Marktplatzsanierung: Erhebt Erbachs Stadtbaumeister Martin La Meir „Murks“ zum Standard?
„Prestige-Projekt verschandelt die Stadt Erbach, so darf nicht weitergebaut werden - Mehr Dilettantismus geht schon fast nicht mehr“, kritisieren Fachleute des Netzwerkes Pflasterbau (Interessengemeinschaft -IG- Deutscher Pflasterer und Steinsetzer e.V.; der Qualitätssicherung Pflasterbauarbeiten e.V. und Forum Natursteinpflaster e.V.) die Bauausführung des rund 1,5 Millionen Euro teuren Marktplatz-Projekts in der Odenwälder KreisstadtERBACH. - Die Sanierung und Neugestaltung des Erbacher Marktplatzes rund um das Denkmal des Grafen Franz I., zwischen Schloss, altem Rathaus und Lustgarten, war dringend geboten. In dieser Beurteilung sind sich Bürger, Vertreter aller politischen Parteien und Stadtverwaltung Erbach völlig einig.
Bei der Frage um das „wie“ dieser Baumaßnahme gingen die Meinungen seit Bekanntwerden der für dieses Projekt zur Verfügung stehenden Bundesmittel aus dem Kommunalen Investitionsförderprogramm (KIP) allerdings oft diametral auseinander (siehe dazu FACT-Berichte unter: www.de-fakt.de/bundesland/hessen/odenwaldkreis/details/?tx_ttnews und: www.de-fakt.de/bundesland/hessen/odenwaldkreis/details/?tx_ttnews).

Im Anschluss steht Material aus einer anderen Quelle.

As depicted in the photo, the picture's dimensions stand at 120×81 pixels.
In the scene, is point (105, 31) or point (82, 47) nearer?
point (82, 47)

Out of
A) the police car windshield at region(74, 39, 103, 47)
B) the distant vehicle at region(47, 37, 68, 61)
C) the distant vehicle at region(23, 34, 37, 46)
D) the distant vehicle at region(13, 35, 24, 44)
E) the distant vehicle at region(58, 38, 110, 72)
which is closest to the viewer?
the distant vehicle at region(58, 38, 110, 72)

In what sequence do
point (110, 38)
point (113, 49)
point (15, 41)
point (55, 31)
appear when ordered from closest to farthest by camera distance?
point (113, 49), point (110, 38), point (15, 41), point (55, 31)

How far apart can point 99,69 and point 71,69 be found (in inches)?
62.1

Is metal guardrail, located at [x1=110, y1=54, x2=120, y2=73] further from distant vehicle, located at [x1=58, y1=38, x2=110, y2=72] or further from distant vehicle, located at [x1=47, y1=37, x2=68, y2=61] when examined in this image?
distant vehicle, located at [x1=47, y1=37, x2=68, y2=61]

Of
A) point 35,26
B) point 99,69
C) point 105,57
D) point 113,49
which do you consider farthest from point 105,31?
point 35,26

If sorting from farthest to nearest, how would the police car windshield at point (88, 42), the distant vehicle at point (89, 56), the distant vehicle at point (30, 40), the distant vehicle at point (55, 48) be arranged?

Mühevolle Einigung auf Kompromiss
Von den veranschlagten Gesamtkosten von rund 1,5 Millionen Euro für das Bauprojekt Erbacher Marktplatz sind Fördergelder aus KIP-Mitteln in Höhe von rund 1,2 Millionen Euro bewilligt, die städtische Co-Finanzierung beläuft sich auf rund 250.000 Euro. Anliegergebühren werden nach Auskunft des Erbacher Bürgermeisters Harald Buschmann nicht erhoben.
Nach einer mühevollen Einigung auf einen Kompromiss zwischen städtischem Planer, dem hessischen Denkmalamt und dem Erbacher Stadtparlament, das letztlich im März diesen Jahres einen entsprechenden Beschluss zu einem veränderten Plan fasste, kommt es seit 6. Juni zur Ausführung der Bauarbeiten.
Fachleute kritisieren Ausführung der Bauarbeiten als „Murks“
Und an dieser Ausführung scheiden sich einmal mehr die Geister. „Entsteht hier eine neue touristische Attraktion mit Möglichkeiten zum Bergsteigen im Sommer und Skifahren im Winter mitten in Erbach?“, ließ ein besorgter Bürger seinem schwarzen Humor freien Lauf in Anspielung auf eine jetzt künstlich hergestellten Neigung von knapp einem Meter von der Platzmitte zu den Rändern des Areals.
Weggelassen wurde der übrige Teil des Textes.